As we highlighted last month, there is a noticeable shift toward “wellness” in how consumers are thinking about their health. This shift has been reflected in how marketers of diet brands are reshaping their messages, and now we can see it in the science of health itself.
A study recently published in the International Journal of Obesity found that millions of Americans may be misclassified as either healthy or unhealthy due to an over-reliance on BMI, an outdated and imperfect measure of health.
Researchers looked at health information from more than 40,000 Americans who participated in a federal health study between 2005 and 2012, and they discovered that nearly half of overweight U.S. adults were "metabolically healthy." And on the flipside, more than 30 percent of normal-weight Americans were metabolically unhealthy.

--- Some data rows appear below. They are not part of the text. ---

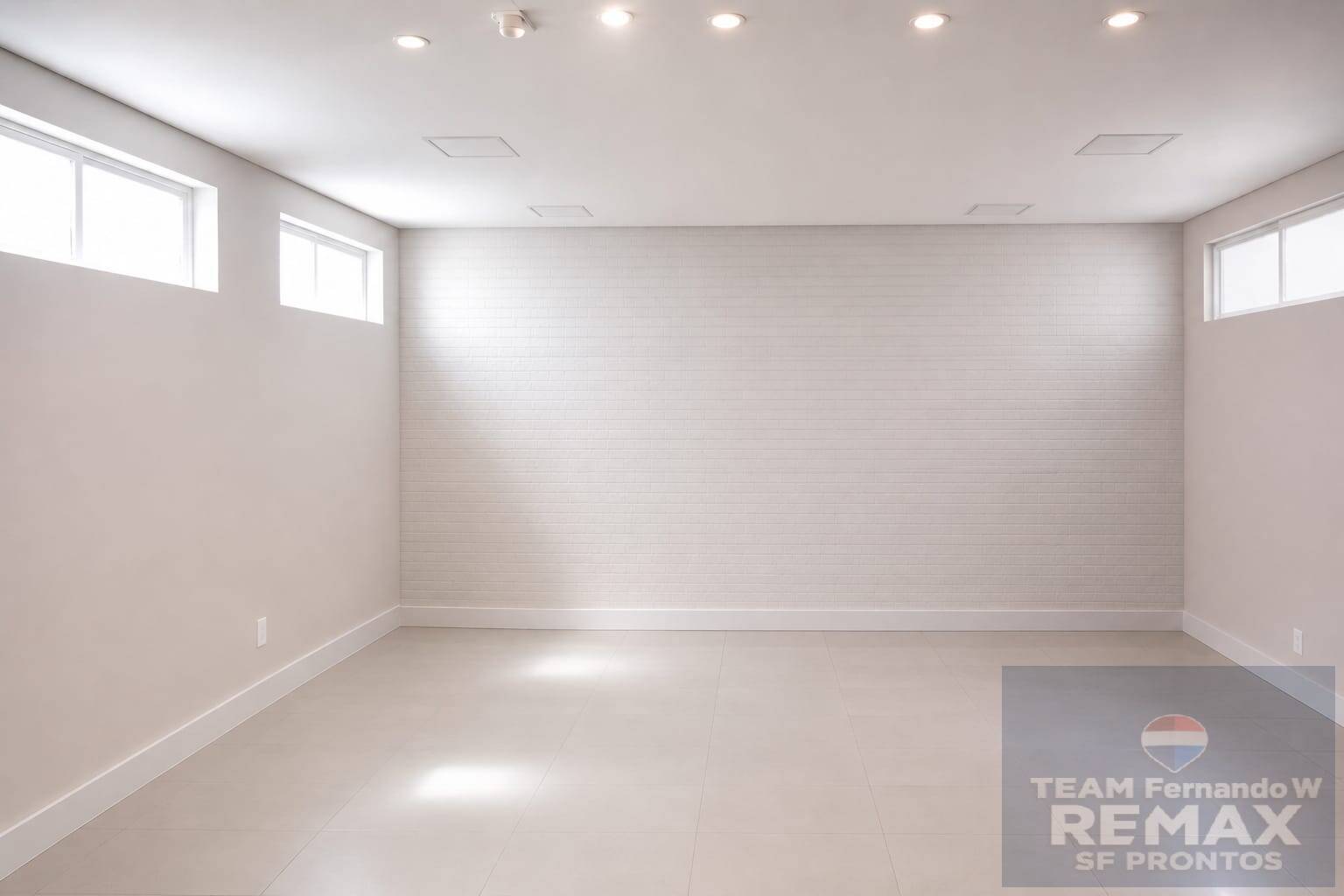 Casa, 2 quartos, 95 m² - Foto 7
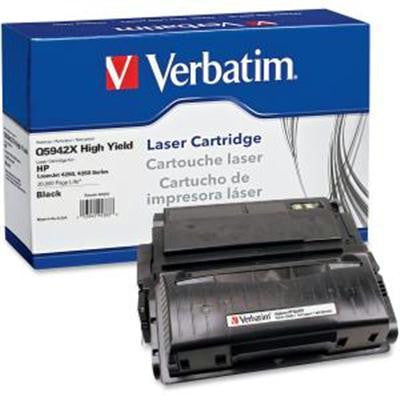 Hp Rmn Q5942x Toner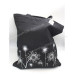 Шопери 801-21 black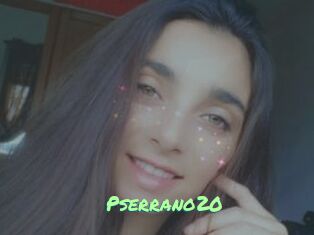 Pserrano20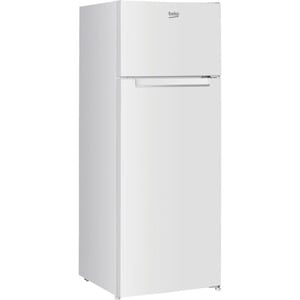 BEKO RDSO206K41WN
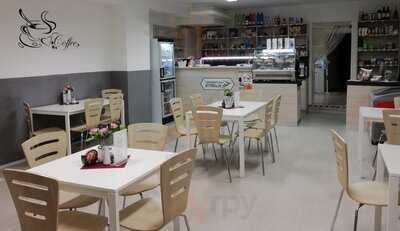 Občerstvení Střela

The implications of this for marketers of healthy brands cannot be underestimated.
1. The shift toward wellness is not just a marketing angle, it is supported by science. For brands to be relevant to wellness-conscious consumers, they must support a broad and varied approach to a healthy lifestyle—going beyond the health headline or claim.
2. If you live by the science, you can die by the science. As we were once told by the head of R&D at a major CPG company, “the science doesn’t change, just our understanding of it.” Relying too heavily on limited clinical research or claim language can become a risk as our understanding of the science of nutrition and wellness evolves.
3. The trend toward personalized wellness will only gain more momentum. As consumers are exposed to more data that supports the notion that their health & wellness is unique to them—and that historical measures such as BMI are not as useful as once believed—they will become more proactive in managing their own wellness (as they themselves define it) and will aggressively seek out solutions that enable them to meet their unique needs.
As the marketer of a health & wellness brand, the evolution of the health-conscious consumer into a wellness-conscious consumer should be embraced. A savvy consumer wants more information, more engagement, and more options—all areas where healthy brands can deliver solutions.